Any attempt to broach the truth is met with resistance. When we try to have an honest conversation, it often devolves into hurtful and hateful comments. When I try to bring forth science, data, facts, and evidence, it is all waved away as “fake” or falls under some inane conspiracy theory of some medical industrial complex? And when I try to share what I have experienced, I am accused of lying, being delusional, or re-writing history to fill a narrative. I have been called “delusional”, “mentally ill”, ”sick”, ”liar”, and “probably just a sad little lesbian caught up in the trans cult indoctrination by her friends”. I've had to warn them that their behavior is unacceptable and that if they continue to say such toxic things, I will be forced to move out again and create a safe space for myself, free from their negativity. It breaks my heart to have to set such boundaries, but I don’t know how else to reach them, I have to look out for my own well-being at some point. How can they believe I am the indoctrinated cultist, when I have the science and evidence to support my claims? I am not the one feeding the Matt Walshes, Ben Shapiroes, Colin Wrights, or Christina Buttons and Lisa Littmans out there. I am not funneling part of my retirement income on people and their books built on demonstrably false pseudoscience and lies. But I guess that’s me, the kid infected by the woke mind-virus. Sigh.

They say they love me, that they've always been there for me and always will be. But their love comes with strings attached, and those strings are slowly suffocating and strangling me. All I feel is the weight of their expectations and the pain of their rejection. They're paying the price of their own denial and rigidity, but I'm the one who bears the true cost of their conditional love.

I know that my transition has been difficult for my parents, but I also know that the true cost of denial is far greater than any temporary discomfort or uncertainty they may feel. By refusing to accept me for who I am, they are not only hurting me, but they are also depriving themselves of the opportunity to know and love their son fully and authentically.
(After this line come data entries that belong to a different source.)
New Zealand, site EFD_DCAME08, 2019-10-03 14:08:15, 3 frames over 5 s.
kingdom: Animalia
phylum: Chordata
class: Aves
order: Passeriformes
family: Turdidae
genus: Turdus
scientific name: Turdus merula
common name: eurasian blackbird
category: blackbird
But hey, there's a new movie on Netflix, so let's watch that together and pretend everything is fine. After all, they're the ones who have to live with the psychic toll of living a lie, not me. I'm just trying to live my truth, even if it means facing the painful reality of their rejection. I hope that one day, they'll find the courage to see me for who I really am, but until then, I'll keep paying the price of their lies.


This is a fictional narrative that is inspired by the original article of the same name but does not claim to be a factual account of real events or people.